**Problem requirements**
Could you print the stretch of lines below from the one with "winter snow tree individually" through the one with "dairy cows grazing in Colorado", exactly as they stand and without any pictures?

**Source information**
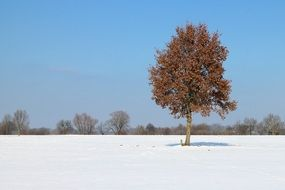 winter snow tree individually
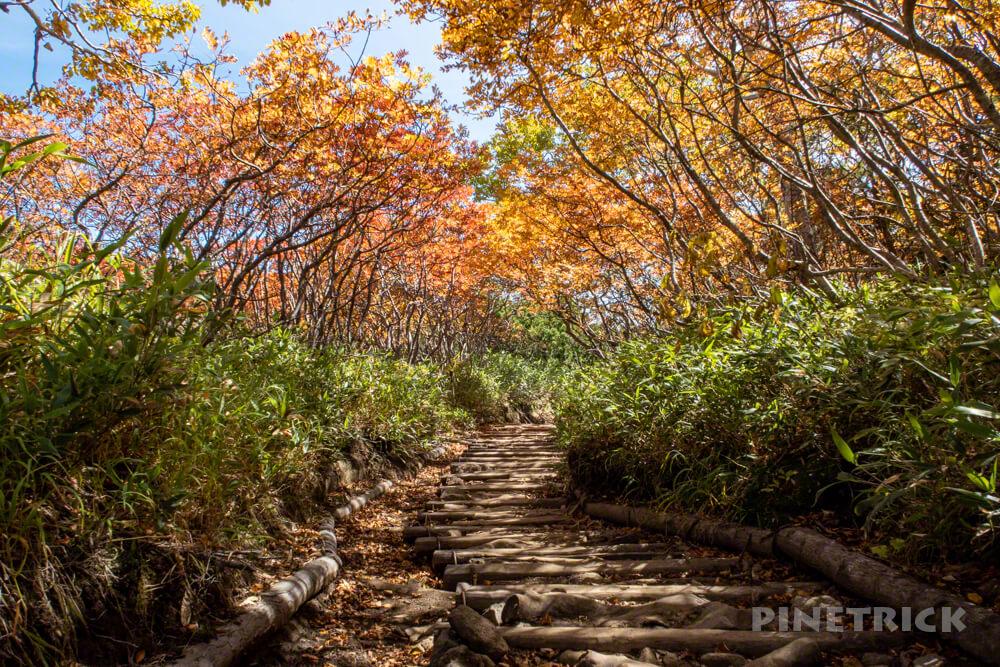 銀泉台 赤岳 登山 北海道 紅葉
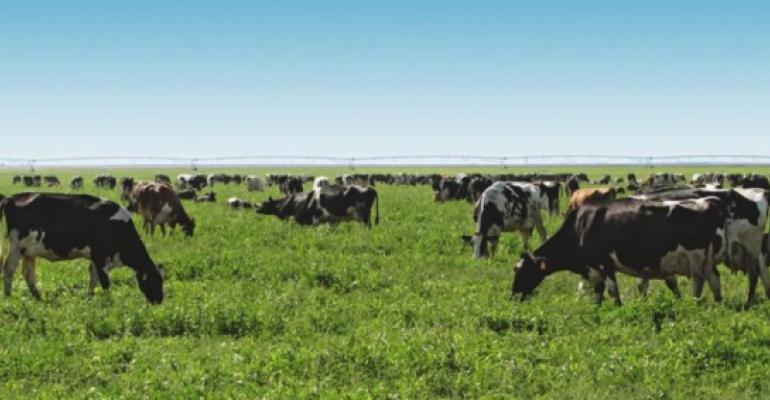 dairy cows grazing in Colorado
---
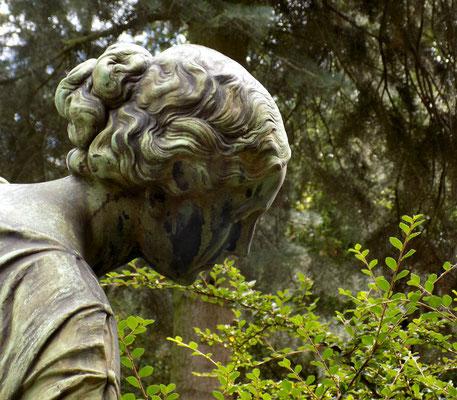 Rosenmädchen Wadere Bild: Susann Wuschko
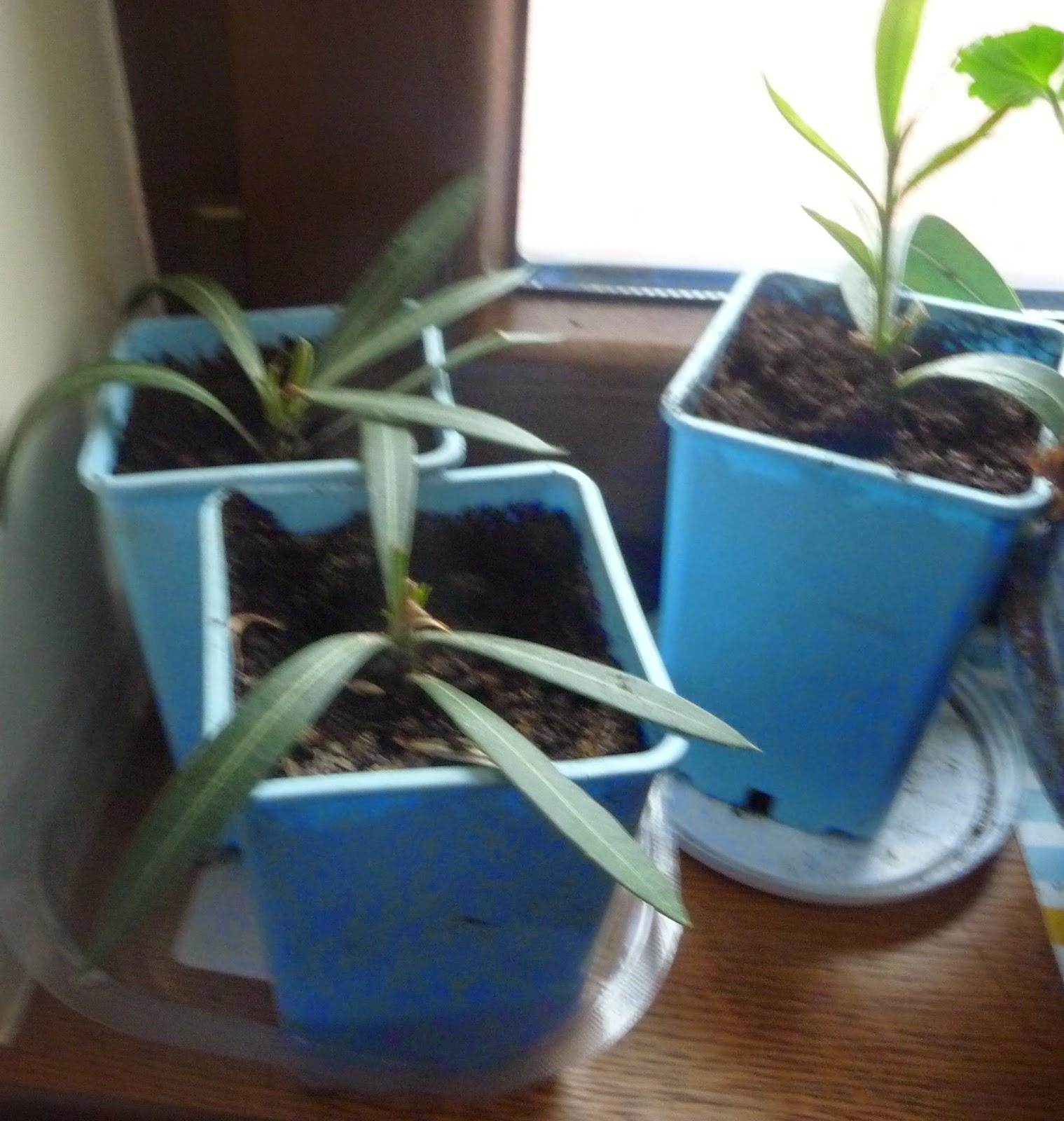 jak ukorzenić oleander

**Answer**
 winter snow tree individually
 銀泉台 赤岳 登山 北海道 紅葉
 dairy cows grazing in Colorado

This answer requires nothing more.